It all started in 1960. It is all connected with the name Margaret Hamilton, a leading pioneer in the spacecraft and computer industries. Her story is worth acknowledging and celebrating especially by taking into consideration the period when it all happened.
Back in that day not many women were encouraged to seek out high-powered technical work. At only 24 years she got a job as a programmer at the prestigious MIT where she would also became the director and supervisor of software programming for Apollo and Skylab.
But how did she achieved all these? It all started when she took an interim position at MIT to develop a software for predicting weather. At that time, computer science and software engineering were not yet disciplines. Instead, programmers learned on the job with hands-on experience. This is what Hamilton also did. She learned as she developed different types of software.

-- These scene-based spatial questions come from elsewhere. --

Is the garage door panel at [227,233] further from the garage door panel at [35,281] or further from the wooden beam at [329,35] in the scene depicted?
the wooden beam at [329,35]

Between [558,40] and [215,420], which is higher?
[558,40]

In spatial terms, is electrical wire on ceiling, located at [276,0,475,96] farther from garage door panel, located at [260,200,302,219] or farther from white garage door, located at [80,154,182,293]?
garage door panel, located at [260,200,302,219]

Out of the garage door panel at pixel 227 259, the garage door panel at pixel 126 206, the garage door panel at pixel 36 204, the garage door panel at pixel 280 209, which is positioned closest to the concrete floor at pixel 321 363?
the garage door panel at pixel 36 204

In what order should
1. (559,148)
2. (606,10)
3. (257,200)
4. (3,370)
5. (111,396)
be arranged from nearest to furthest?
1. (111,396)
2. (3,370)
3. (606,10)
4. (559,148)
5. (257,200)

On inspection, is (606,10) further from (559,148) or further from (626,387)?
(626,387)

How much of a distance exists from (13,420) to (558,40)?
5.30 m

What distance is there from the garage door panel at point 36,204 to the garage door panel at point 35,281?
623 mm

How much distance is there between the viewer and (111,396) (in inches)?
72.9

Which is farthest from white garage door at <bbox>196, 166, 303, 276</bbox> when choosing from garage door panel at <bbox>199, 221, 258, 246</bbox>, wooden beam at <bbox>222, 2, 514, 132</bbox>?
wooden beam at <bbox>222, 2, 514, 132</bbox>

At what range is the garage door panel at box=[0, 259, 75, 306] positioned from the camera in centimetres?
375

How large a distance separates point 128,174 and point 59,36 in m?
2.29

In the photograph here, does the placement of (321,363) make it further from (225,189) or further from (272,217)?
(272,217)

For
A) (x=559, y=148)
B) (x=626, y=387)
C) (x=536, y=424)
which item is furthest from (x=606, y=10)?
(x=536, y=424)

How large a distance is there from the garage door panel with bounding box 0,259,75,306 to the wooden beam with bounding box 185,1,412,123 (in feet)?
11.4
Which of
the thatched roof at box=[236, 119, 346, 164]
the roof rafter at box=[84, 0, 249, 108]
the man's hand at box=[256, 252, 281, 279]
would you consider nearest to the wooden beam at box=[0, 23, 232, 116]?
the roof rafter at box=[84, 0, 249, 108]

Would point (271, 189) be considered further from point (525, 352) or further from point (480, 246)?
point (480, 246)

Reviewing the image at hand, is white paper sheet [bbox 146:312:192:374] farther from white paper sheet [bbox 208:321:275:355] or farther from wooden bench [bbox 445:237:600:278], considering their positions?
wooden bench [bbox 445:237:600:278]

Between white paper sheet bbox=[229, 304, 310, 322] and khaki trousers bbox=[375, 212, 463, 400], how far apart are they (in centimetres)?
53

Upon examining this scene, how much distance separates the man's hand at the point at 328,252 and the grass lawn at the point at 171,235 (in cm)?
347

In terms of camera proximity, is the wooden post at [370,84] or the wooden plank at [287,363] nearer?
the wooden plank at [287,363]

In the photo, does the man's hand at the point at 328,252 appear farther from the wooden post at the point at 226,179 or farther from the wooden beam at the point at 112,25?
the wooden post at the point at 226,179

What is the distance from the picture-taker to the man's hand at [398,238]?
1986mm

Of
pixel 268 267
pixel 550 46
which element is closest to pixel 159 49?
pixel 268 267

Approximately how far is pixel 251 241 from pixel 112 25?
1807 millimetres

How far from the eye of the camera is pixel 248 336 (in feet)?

Her insight and willingness to learn and innovate this field was put to test when she started working on the Apollo program. It is worth mentioning that the lunar landing was one of the first times that a software was ever trusted with such a critical mission. There was no precedent so Hamilton and her team had to advance as the situation advanced. Her work at the Apollo program became famous when she prevented important malfunctions as the world’s first chip-based computers was created. In short, the Apollo flights carried two machines, one that landed on the moon while the other was used to command the module that carried the astronauts. These computers were designed as portable computers and were one of the first ones to integrate circuits rather than transistors.
Hamilton soon became an expert in systems programming. Alongside with her team she changed notions of what humanity could do and achieve, not just on the ground, but also beyond the stratosphere. Her work did not stop at MIT, she founded her own company where she started working and leading multiple software companies.